Um 18:00 Uhr ist Messe. Es ist überraschend voll, warm und friedlich. Ging man noch mit Ängsten und Sorgen hinein, so kam man friedlich und voller Zuversicht hinaus. „Von guten Mächten“ wurde gesungen und man kann nur einmal mehr in ehrfürchtiger Demut vor Dietrich Bonnhoeffer sein Haupt neigen, der diesen wärmenden, mutmachenden und hoffnungsvollen Text im Gefängnis vor seiner Hinrichtung schrieb.
Aber auch während der Messe pfeift und knallt es um die Kirche herum; nicht einmal die Orgel vermag die Knallerei zu übertönen, auch nicht die Gemeinde.

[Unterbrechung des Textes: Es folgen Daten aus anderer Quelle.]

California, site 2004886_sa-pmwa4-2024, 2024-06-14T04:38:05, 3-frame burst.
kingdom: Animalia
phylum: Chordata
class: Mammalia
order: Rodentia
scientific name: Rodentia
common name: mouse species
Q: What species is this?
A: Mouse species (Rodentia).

Ich denke an die letzten Zeitzeuginnen und Zeitzeugen des Krieges, denen das Flakfeuer noch in den Ohren klingt, die Detonation der Bomben. Meine Oma mochte kein Silvester.
Ich beeile mich, heimzukommen zum Hund.
Normalität soll man demonstrieren, wenn die Tiere Angst haben, also beschäftige ich mich mit Hausarbeiten, koche, mache Wäsche. Aber bei jedem Böller dreht er vollkommen durch; nur wenn ich mich neben ihn setze, ihn halte und streichele, ist Ruhe. Inzwischen — es ist immer noch weit VOR Mitternacht — kommen die Schüsse fast pausenlos. Irgendwann gebe ich auf und lege mich neben das Hundebett, eine Hand auf dem Tier. Sobald ich aufhöre, ihn zu streicheln, springt er wieder auf, läuft zum Fenster, bellt und bellt und bellt, bis er heiser ist und würgt.

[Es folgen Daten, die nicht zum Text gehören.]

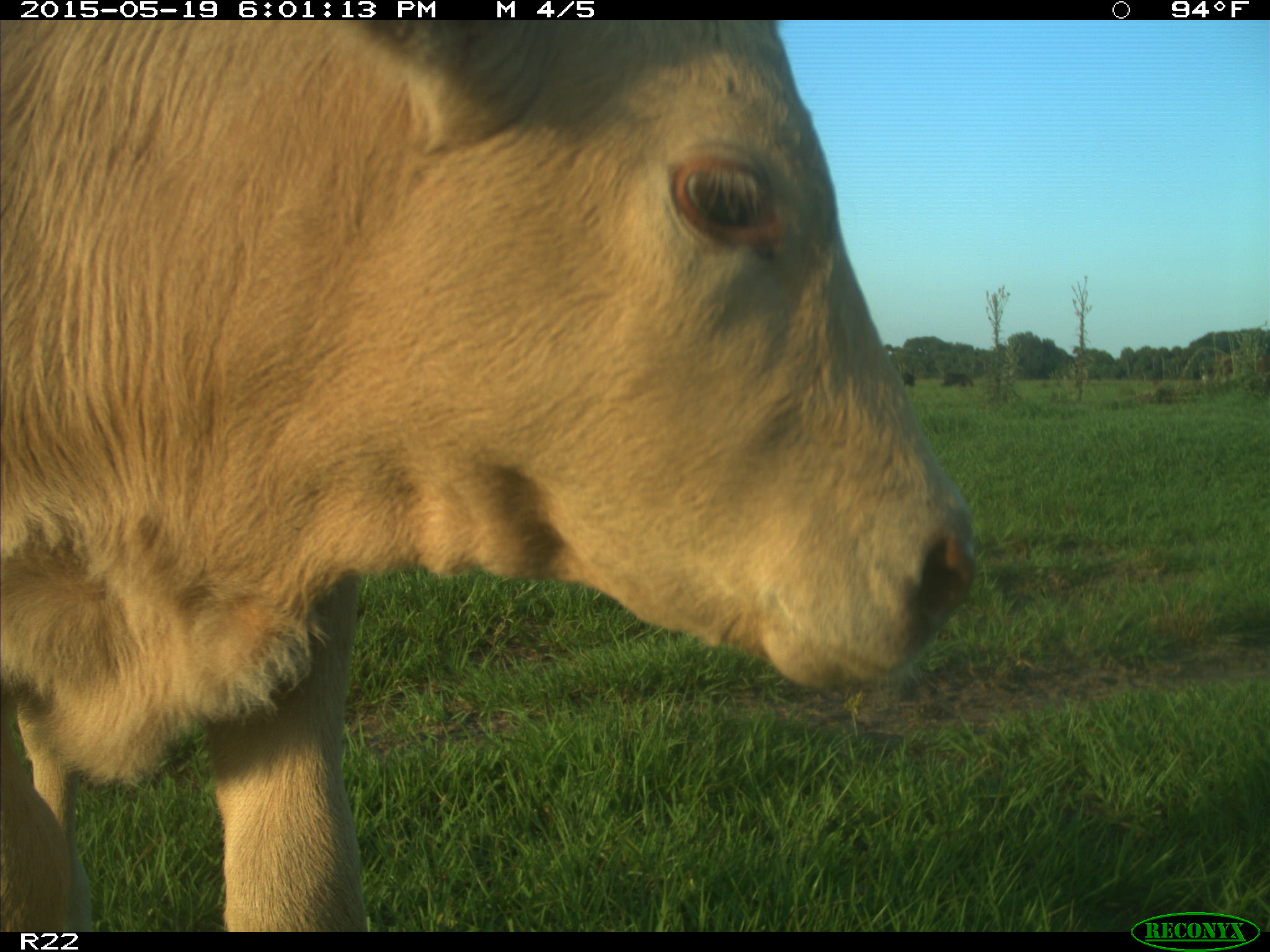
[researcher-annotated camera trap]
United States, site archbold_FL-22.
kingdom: Animalia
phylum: Chordata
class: Mammalia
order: Artiodactyla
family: Bovidae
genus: Bos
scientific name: Bos taurus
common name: domestic cow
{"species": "Bos taurus (domestic cow)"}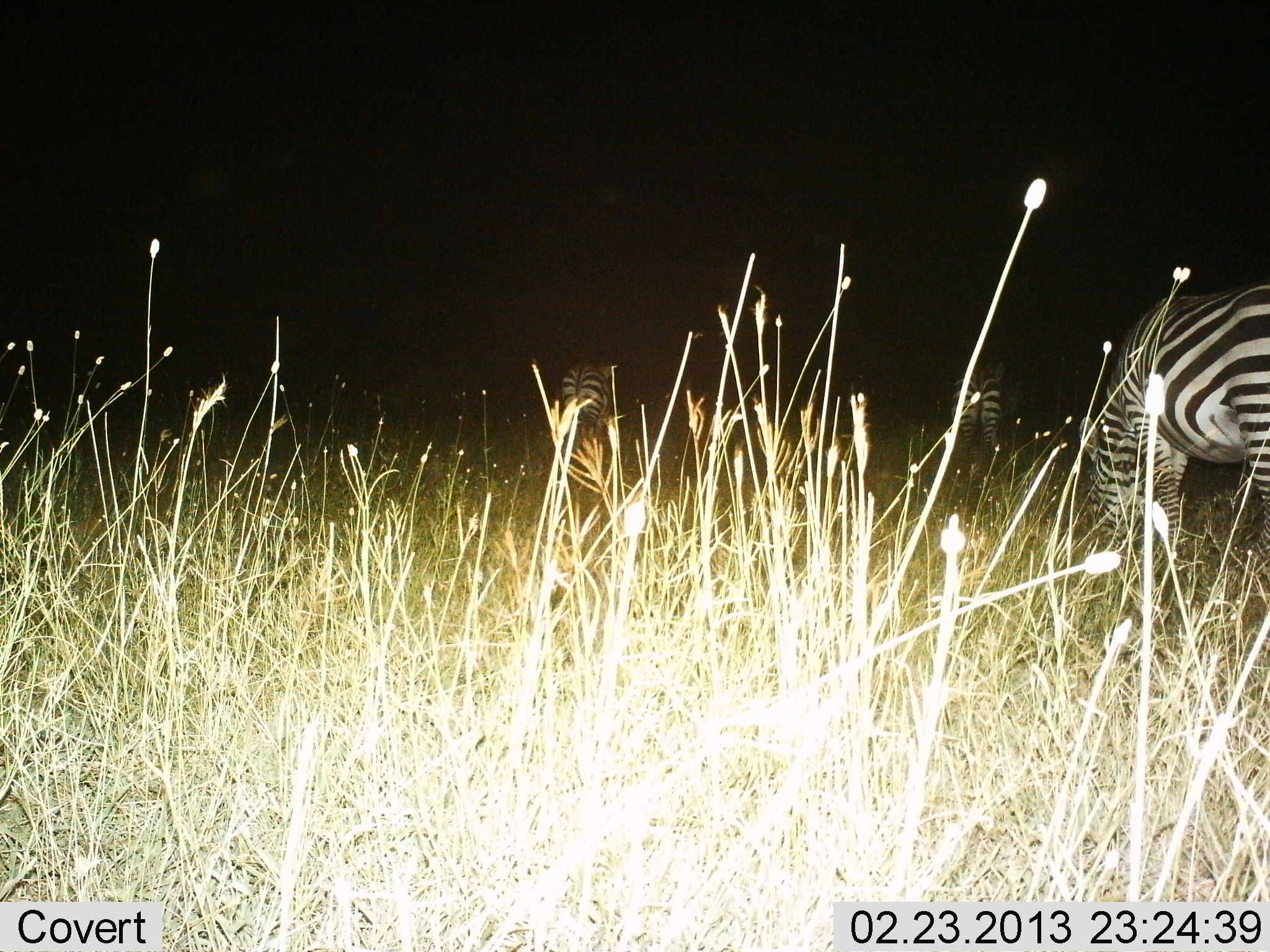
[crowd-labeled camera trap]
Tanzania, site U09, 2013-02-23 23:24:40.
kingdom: Animalia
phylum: Chordata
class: Mammalia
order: Perissodactyla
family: Equidae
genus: Equus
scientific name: Equus quagga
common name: plains zebra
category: zebra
Zebra (plains zebra) (Equus quagga), count 3. Behavior (volunteer vote fractions): standing 52%, resting 0%, moving 7%, interacting 0%. Young present (vote fraction): 0%. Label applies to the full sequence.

Um 23 Uhr sind wir mit den Nerven Parterre, um Mitternacht kauern wir zusammen auf dem Fußboden; ich berge das weinende Fellbündel in den Armen.

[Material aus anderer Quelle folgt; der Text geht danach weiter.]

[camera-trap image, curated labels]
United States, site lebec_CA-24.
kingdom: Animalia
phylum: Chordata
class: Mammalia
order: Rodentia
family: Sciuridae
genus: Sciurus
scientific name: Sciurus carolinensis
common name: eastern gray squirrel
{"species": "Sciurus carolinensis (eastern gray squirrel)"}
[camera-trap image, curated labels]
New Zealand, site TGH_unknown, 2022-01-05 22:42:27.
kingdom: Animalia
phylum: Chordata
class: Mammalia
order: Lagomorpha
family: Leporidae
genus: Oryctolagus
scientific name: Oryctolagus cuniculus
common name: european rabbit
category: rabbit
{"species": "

Gegen 1 Uhr lässt das Knallen nach. Der Hund fällt sofort in Erschöpfungsschlaf. Meine Neujahrsbotschaft an den Lieblingsmenschen und die Eltern fällt einzeilig aus; auch ich kann die Augen nicht aufhalten: Es ist ja schon die zweite schlaflose Nacht, denn sobald Böller verkauft werden, wird auch geböllert.
Am Morgen werde ich gegen 7 wach, der Hund döst. Ich wecke ihn auf zur Runde. Die ersten 100 Meter pisst und pisst er, 12 Stunden eingehalten hat er, und ich bin stolz auf ihn, wie gut er das geschafft hat, auch wenn er mir sehr Leid tut.
Die Straßen sind leer. Aus der Dämmerung schält sich das erste Licht, die Venus strahlt noch immer. Irgendwo grölen letzte Schnapsleichen.
In der Straße mit den hübschen, gepflegten Häuschen der Wehrmachtsoffiziere liegt alles voll Müll: Plastik, Pulverreste, Papier.
In den Tourismusprospekten sieht man diese Straßen im Sonnenschein, Fasane staksen darüber, von den Zierkirschen rieseln Blütenblätter.
Langeoog, das Naturparadies.
Um 10 zieren winzige Schäfchenwolken einen babyblauen Neujahrshimmel, wie reingewaschen vom Dreck des alten Jahres.
Die erste Kehrmaschine rollt Richtung Strand.